_TASK STATEMENT_
Convert the captions in the records below into a JSON list of strings, with one string for each line and no entries for blank lines. Include every record, and leave out the pictures themselves.

_PROVIDED RECORDS_
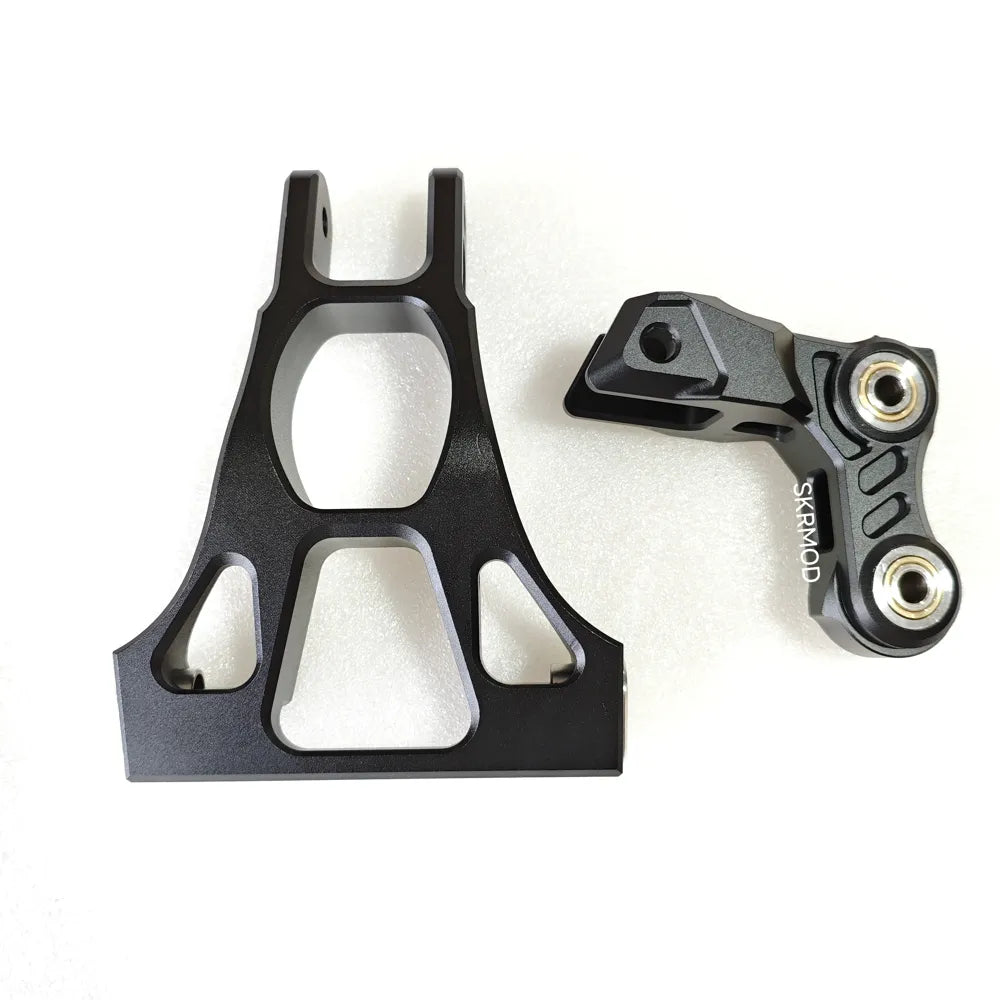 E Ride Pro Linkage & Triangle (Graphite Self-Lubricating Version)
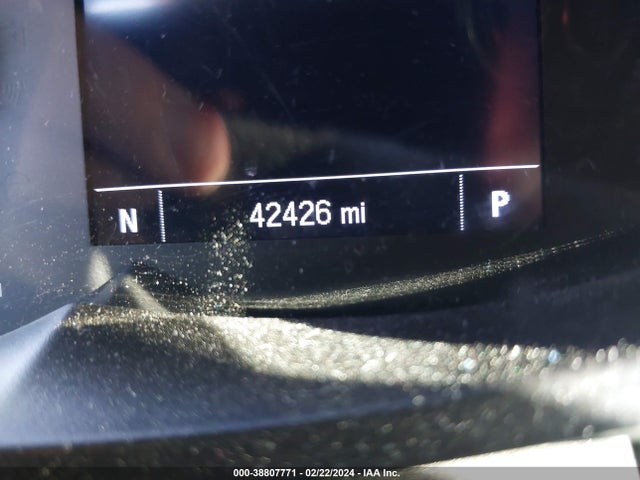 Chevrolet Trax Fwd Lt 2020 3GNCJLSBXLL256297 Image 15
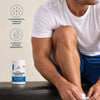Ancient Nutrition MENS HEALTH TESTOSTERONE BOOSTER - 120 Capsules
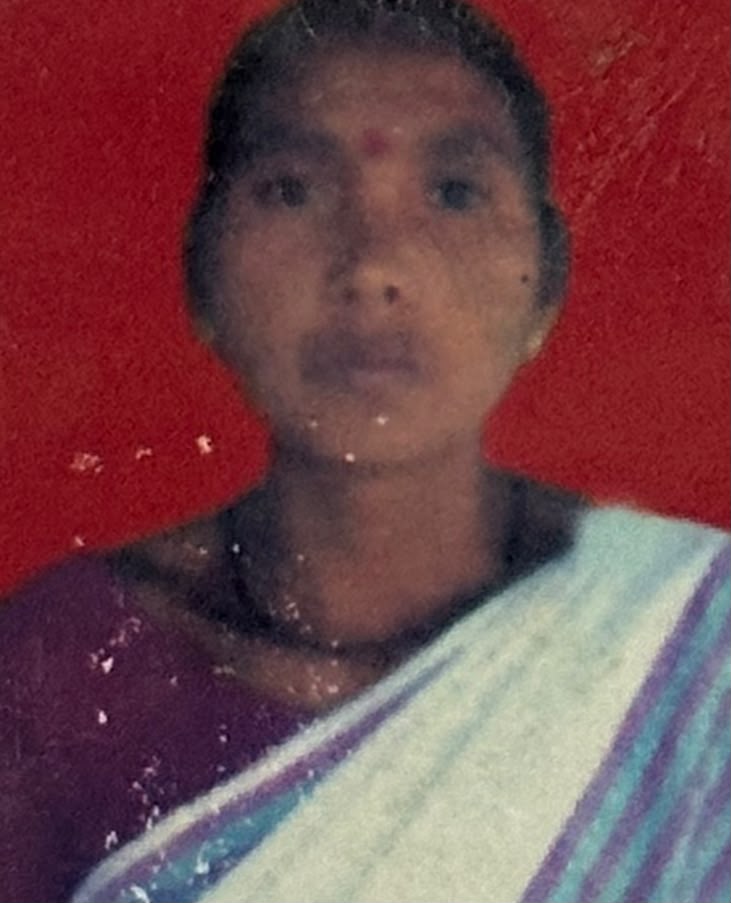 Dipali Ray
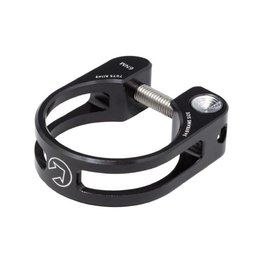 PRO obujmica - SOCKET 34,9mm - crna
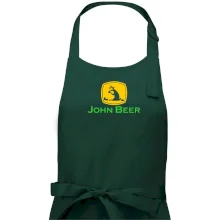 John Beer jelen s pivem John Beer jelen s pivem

_EXERCISE ANSWER_
[
  " E Ride Pro Linkage & Triangle (Graphite Self-Lubricating Version)",
  " Chevrolet Trax Fwd Lt 2020 3GNCJLSBXLL256297 Image 15",
  "Ancient Nutrition MENS HEALTH TESTOSTERONE BOOSTER - 120 Capsules",
  " Dipali Ray",
  " PRO obujmica - SOCKET 34,9mm - crna",
  " John Beer jelen s pivem John Beer jelen s pivem"
]